- Born: 8 June 1971 (age 55) Bucharest, Romania
- Education: Caragiale National University of Theatre and Film
- Occupations: Film director, screenwriter
- Years active: 1996–present
- Notable work: The Rage (2002); The Paper Will Be Blue (2006); Boogie (2008); Tuesday, After Christmas (2010); One Floor Below (2015); Întregalde (2021); Index (2025)
- Movement: Romanian New Wave

= Radu Muntean =

Romanian film director and screenwriter (born 1971)

Radu Muntean (/ro/; born 8 June 1971) is a Romanian film director and screenwriter. He is a central figure of the Romanian New Wave.

He was born and grew up in central Bucharest. He studied at the Vasile Alecsandri School Nr. 118 (right next to the Saint Joseph Cathedral), and then at the nearby Saint Sava High School, graduating in 1989. After military service (cut short by the Romanian Revolution at the end of that year), he was admitted at the Theater and Film Academy, where he directed three short films, and graduated in 1994. Since 1996, he has directed over 400 commercials and has won over 40 national and international awards in various advertising festivals. His feature debut, The Rage, was awarded Best First Film by The Romanian Filmmakers Union, and Best Photography at the 2003 Transilvania International Film Festival.
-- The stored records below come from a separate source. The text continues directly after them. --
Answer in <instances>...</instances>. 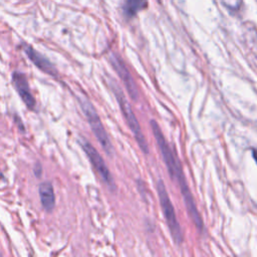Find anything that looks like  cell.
Listing matches in <instances>:
<instances>
[{
  "instance_id": "cell-5",
  "label": "cell",
  "mask_w": 257,
  "mask_h": 257,
  "mask_svg": "<svg viewBox=\"0 0 257 257\" xmlns=\"http://www.w3.org/2000/svg\"><path fill=\"white\" fill-rule=\"evenodd\" d=\"M79 144H80L82 150L84 151V153L86 154L87 158L89 159L90 163L92 164V166L94 167L96 172L101 177V179L105 182V184L110 189L114 190L115 189V185H114L113 178H112V176H111V174H110L106 164L104 163L102 157L99 155V153L94 149V147L89 142H87L83 138H80Z\"/></svg>"
},
{
  "instance_id": "cell-4",
  "label": "cell",
  "mask_w": 257,
  "mask_h": 257,
  "mask_svg": "<svg viewBox=\"0 0 257 257\" xmlns=\"http://www.w3.org/2000/svg\"><path fill=\"white\" fill-rule=\"evenodd\" d=\"M157 192L159 195L160 199V204L166 219V222L168 224L169 230L171 232L172 238L175 241L176 244L180 245L183 242V233H182V228L180 226V223L177 219V215L174 209V206L171 202V199L168 195L167 189L164 185V183L160 180L157 183Z\"/></svg>"
},
{
  "instance_id": "cell-2",
  "label": "cell",
  "mask_w": 257,
  "mask_h": 257,
  "mask_svg": "<svg viewBox=\"0 0 257 257\" xmlns=\"http://www.w3.org/2000/svg\"><path fill=\"white\" fill-rule=\"evenodd\" d=\"M108 84H109L113 94L115 95V98H116V100L119 104V107L122 111V114L125 118V121H126L127 125L130 126L132 133L134 134V137H135L136 141L138 142L141 150L145 154H148L149 153V145H148L147 140H146V138H145V136L142 132V128H141V125L138 121V118H137L136 114L134 113V111L132 109V106H131L130 102L123 94V91L120 89L119 85L112 78H109Z\"/></svg>"
},
{
  "instance_id": "cell-11",
  "label": "cell",
  "mask_w": 257,
  "mask_h": 257,
  "mask_svg": "<svg viewBox=\"0 0 257 257\" xmlns=\"http://www.w3.org/2000/svg\"><path fill=\"white\" fill-rule=\"evenodd\" d=\"M41 166H40V164L39 163H36L35 164V166H34V173H35V175L37 176V177H39L40 175H41Z\"/></svg>"
},
{
  "instance_id": "cell-8",
  "label": "cell",
  "mask_w": 257,
  "mask_h": 257,
  "mask_svg": "<svg viewBox=\"0 0 257 257\" xmlns=\"http://www.w3.org/2000/svg\"><path fill=\"white\" fill-rule=\"evenodd\" d=\"M23 50L24 52L27 54L28 58L39 68L41 69L43 72L50 74L52 76H56L57 75V70L56 68L52 65V63L45 58L42 54H40L38 51H36L33 47L24 44L23 45Z\"/></svg>"
},
{
  "instance_id": "cell-10",
  "label": "cell",
  "mask_w": 257,
  "mask_h": 257,
  "mask_svg": "<svg viewBox=\"0 0 257 257\" xmlns=\"http://www.w3.org/2000/svg\"><path fill=\"white\" fill-rule=\"evenodd\" d=\"M147 6L146 0H126L124 5L125 15L128 17L135 16L140 10Z\"/></svg>"
},
{
  "instance_id": "cell-1",
  "label": "cell",
  "mask_w": 257,
  "mask_h": 257,
  "mask_svg": "<svg viewBox=\"0 0 257 257\" xmlns=\"http://www.w3.org/2000/svg\"><path fill=\"white\" fill-rule=\"evenodd\" d=\"M151 127L153 131L154 137L156 139V142L159 146L164 163L167 166L168 172L171 176V179L178 183V186L180 188L181 194L184 199L185 206L187 208V212H188L190 218L192 219V221L194 222V224L196 225V227L200 231H202L203 230V220H202L201 215L197 209L195 200L193 198V195L191 193V190H190L187 180L185 178V175H184V172L182 169V165L179 162V159L177 158L175 153L173 152L172 148L170 147L169 143L165 139L164 134L162 133V131L156 120H154V119L151 120Z\"/></svg>"
},
{
  "instance_id": "cell-3",
  "label": "cell",
  "mask_w": 257,
  "mask_h": 257,
  "mask_svg": "<svg viewBox=\"0 0 257 257\" xmlns=\"http://www.w3.org/2000/svg\"><path fill=\"white\" fill-rule=\"evenodd\" d=\"M79 102H80V106L87 118V121L91 127L92 133L94 134L96 140L98 141V143L100 144L101 148L103 149V151L108 155V156H112L113 153V148L111 145V142L108 138V135L95 110V108L93 107V105L91 104V102L81 96L79 97Z\"/></svg>"
},
{
  "instance_id": "cell-7",
  "label": "cell",
  "mask_w": 257,
  "mask_h": 257,
  "mask_svg": "<svg viewBox=\"0 0 257 257\" xmlns=\"http://www.w3.org/2000/svg\"><path fill=\"white\" fill-rule=\"evenodd\" d=\"M12 81H13L16 91L18 92L19 96L24 101L26 106L31 110L35 109L36 101H35V98L30 90V87H29V84H28L25 74H23L22 72H19V71H14L12 74Z\"/></svg>"
},
{
  "instance_id": "cell-6",
  "label": "cell",
  "mask_w": 257,
  "mask_h": 257,
  "mask_svg": "<svg viewBox=\"0 0 257 257\" xmlns=\"http://www.w3.org/2000/svg\"><path fill=\"white\" fill-rule=\"evenodd\" d=\"M109 61L111 63V66L113 67V69L116 71V73L118 74L119 78L122 80L126 91L128 92L130 96L132 98H134L135 100L138 99L139 97V90H138V86L130 72V70L126 68L124 62L115 54H111L109 56Z\"/></svg>"
},
{
  "instance_id": "cell-12",
  "label": "cell",
  "mask_w": 257,
  "mask_h": 257,
  "mask_svg": "<svg viewBox=\"0 0 257 257\" xmlns=\"http://www.w3.org/2000/svg\"><path fill=\"white\" fill-rule=\"evenodd\" d=\"M252 155H253V157H254V159H255V161H256V163H257V151L254 150L253 153H252Z\"/></svg>"
},
{
  "instance_id": "cell-9",
  "label": "cell",
  "mask_w": 257,
  "mask_h": 257,
  "mask_svg": "<svg viewBox=\"0 0 257 257\" xmlns=\"http://www.w3.org/2000/svg\"><path fill=\"white\" fill-rule=\"evenodd\" d=\"M41 205L47 212H51L55 206V195L50 182H43L38 188Z\"/></svg>"
}]
</instances>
His second feature, The Paper Will Be Blue, as well as Boogie are representative of the Romanian New Wave.

His 2015 film One Floor Below was screened in the Un Certain Regard section at the 2015 Cannes Film Festival.

==Filmography==
- The Rage (Furia) (2002)
- The Paper Will Be Blue (2006)
- Boogie (2008)
- Tuesday, After Christmas (2010)
- One Floor Below (2015)
- Alice T. (2018)
- Întregalde (2021)
- Index (2025), Premiered at the Locarno Later, it will compete at the 31st Sarajevo Film Festival in August.